I use 1 full packet of dry pasta to go with this (500g packet), and freeze pasta & sauce in single serve containers.



My Spaghetti Bolognese


Firstly – I am not known for making ATTRACTIVE foods. However, this has been a family favourite since I started making it when I was about 12 (apparently my brothers liked it better than my Mum’s recipe, because it is more ‘tomato-y’). This recipe makes 6-7 serves for myself and Hubby, but he isn’t a ‘big eater’. Just a reminder that any measurements for “loose ingredients” are approximate – I tend not to measure anything :S If I say can/packet/tub/etc, I will specify how much the package contains in Australia.


  • 500g beef mince
  • 1 x 440g can diced tomatoes
  • 90g tub tomato paste (or near approximation in ‘blobs’ from a larger container)
  • 1 brown onion, finely chopped
  • 1 tbsp minced garlic
  • 100g sliced mushrooms
  • herbs/spices/seasonings to taste
  • 500g packet dry pasta (whatever shape/size)

Optional extras (for most of these, every 2 cups of extras will mean an additional measure of diced tomatoes, tomato paste, onion & garlic)

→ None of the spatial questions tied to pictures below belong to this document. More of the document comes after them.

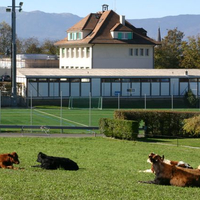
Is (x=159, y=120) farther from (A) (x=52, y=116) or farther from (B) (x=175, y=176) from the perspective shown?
(B) (x=175, y=176)

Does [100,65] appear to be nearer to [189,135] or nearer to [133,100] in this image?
[133,100]

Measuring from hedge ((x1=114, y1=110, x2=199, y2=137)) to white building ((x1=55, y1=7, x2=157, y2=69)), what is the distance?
4854 cm

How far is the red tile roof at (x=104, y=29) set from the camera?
281 feet

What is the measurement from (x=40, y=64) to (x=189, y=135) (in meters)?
61.4

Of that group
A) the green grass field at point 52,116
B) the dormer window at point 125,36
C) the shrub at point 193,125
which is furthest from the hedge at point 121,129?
the dormer window at point 125,36

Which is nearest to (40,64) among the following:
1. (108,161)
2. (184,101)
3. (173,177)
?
(184,101)

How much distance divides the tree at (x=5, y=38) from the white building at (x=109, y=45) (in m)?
38.3

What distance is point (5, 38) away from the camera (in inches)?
5049

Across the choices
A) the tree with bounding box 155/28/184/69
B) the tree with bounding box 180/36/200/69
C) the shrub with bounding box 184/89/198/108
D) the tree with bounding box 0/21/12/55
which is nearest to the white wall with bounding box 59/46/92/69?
the tree with bounding box 155/28/184/69

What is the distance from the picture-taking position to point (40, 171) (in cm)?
1537

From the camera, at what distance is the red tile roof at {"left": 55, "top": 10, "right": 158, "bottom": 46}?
3369 inches

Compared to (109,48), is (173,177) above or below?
below

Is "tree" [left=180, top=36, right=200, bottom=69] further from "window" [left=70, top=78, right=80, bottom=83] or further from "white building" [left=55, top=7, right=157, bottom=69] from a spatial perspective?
"window" [left=70, top=78, right=80, bottom=83]

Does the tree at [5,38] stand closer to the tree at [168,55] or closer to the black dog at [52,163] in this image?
the tree at [168,55]
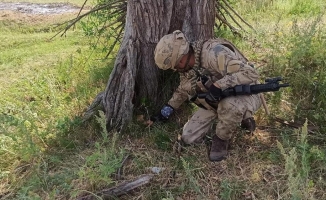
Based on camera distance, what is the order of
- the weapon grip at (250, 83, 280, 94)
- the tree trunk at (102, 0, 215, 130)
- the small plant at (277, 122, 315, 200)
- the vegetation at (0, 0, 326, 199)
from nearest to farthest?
1. the small plant at (277, 122, 315, 200)
2. the vegetation at (0, 0, 326, 199)
3. the weapon grip at (250, 83, 280, 94)
4. the tree trunk at (102, 0, 215, 130)

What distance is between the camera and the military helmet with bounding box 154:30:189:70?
287 cm

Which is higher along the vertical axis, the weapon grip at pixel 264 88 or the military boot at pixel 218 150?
the weapon grip at pixel 264 88

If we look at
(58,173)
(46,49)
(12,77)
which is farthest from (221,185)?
(46,49)

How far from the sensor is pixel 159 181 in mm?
2746

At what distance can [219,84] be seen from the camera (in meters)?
2.82

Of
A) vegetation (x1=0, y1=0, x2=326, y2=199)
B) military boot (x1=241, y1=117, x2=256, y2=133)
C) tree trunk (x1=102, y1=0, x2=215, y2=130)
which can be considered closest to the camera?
vegetation (x1=0, y1=0, x2=326, y2=199)

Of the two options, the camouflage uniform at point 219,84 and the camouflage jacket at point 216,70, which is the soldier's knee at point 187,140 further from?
the camouflage jacket at point 216,70

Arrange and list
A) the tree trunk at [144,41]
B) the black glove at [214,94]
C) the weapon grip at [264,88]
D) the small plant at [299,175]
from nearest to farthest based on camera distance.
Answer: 1. the small plant at [299,175]
2. the weapon grip at [264,88]
3. the black glove at [214,94]
4. the tree trunk at [144,41]

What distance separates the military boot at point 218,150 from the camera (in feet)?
9.48

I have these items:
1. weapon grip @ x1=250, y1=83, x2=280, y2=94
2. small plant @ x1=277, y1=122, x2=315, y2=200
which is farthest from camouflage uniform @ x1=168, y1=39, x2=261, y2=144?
small plant @ x1=277, y1=122, x2=315, y2=200

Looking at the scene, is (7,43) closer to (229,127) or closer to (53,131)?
(53,131)

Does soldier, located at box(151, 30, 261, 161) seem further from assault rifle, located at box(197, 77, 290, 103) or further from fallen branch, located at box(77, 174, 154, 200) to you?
fallen branch, located at box(77, 174, 154, 200)

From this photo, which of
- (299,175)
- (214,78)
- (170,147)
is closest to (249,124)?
(214,78)

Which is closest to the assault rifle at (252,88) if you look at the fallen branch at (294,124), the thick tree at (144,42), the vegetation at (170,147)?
the vegetation at (170,147)
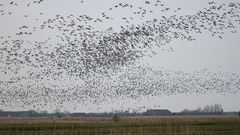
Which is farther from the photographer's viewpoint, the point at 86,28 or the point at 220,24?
the point at 86,28

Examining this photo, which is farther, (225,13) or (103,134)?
(103,134)

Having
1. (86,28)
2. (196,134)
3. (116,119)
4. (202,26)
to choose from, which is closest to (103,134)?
(196,134)

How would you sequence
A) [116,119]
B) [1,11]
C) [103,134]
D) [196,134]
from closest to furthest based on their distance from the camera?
[1,11]
[196,134]
[103,134]
[116,119]

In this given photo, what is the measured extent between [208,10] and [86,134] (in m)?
22.7

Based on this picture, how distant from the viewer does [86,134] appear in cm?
3759

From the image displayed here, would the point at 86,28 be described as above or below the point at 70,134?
above

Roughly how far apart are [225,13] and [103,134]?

  • red lentils (about 1 cup for every 500g mince – stretches meal to a further 3-4 servings). Pre-cook these (until almost cooked through) if you’re using them, it makes it a lot easier.
  • Other veges – spinach & capsicum get added as-is, but I’ve been known to mash up various other veges (carrots, cauliflower, broccoli, zucchini, pumpkin) after they’ve been steamed and ‘hide’ them in the sauce – this started as a method of getting kids I was babysitting to eat their veges


  1. Fill pot you’re using to cook the pasta with water and a bit of salt and put it on to boil. In a frypan or wok, heat some oil and add chopped onion and crushed garlic. Cook until onion is softened and translucent. Add mince and cook until browned.
  2. Add mushrooms & other “solid” veges (i.e. not the mushed-up ones) and cook until softened.
  3. By this point, the water in my pasta pot is usually boiling. Add pasta and cook until al dente, stirring occasionally to stop it sticking together and testing pasta every minute or so after it starts to look “ready”.*
  4. Add tinned tomatoes, tomato paste & herbs/seasonings/spices to taste, as well as a little bit of water (I just put a bit in the can from the tomatoes and tip it in. I think it’s about 1/2 cup for people who want measurements). Add red lentils and mushed-up veges at this point if you’re adding them.
  5. Simmer, stirring occasionally, until reduced to desired thickness. Add additional herbs/seasonings/spices if desired.
  6. Once pasta is ready, drain but DO NOT RINSE.**
  7. Serve with herbs/parmesan/other cheese as desired.

* As to a specific description of what this looks like, the pasta will look less like the yellow translucent bits that came out of the packet and more like the opaque white-ish colour cooked pasta is. The best way to know what the texture of ‘al dente’ pasta should be is to go to a good italian restaurant and order a simple pasta dish. THAT’S what we’re aiming for with pasta. I find short pastas (like penne & spiral) to be the hardest to stuff up, so if you’re new to cooking pasta (or have had little success in the past), use something like that. Long pastas tend to clump if not cooked correctly, and short/round ones (macaroni, shells, risoni) tend to just go to mush if not cooked correctly.

** Rinsing will remove the starches that help the sauce stick to the pasta. Only rinse pasta when you are going to be using it cold (like for a salad).

This recipe freezes well, and I portion it up into single-serve containers (pasta & sauce).

This could be cooked in a slow-cooker if you wanted to, just follow step 1 then add everything to the slow cooker (without the additional water) and cook Low=8hrs (or High=4hrs).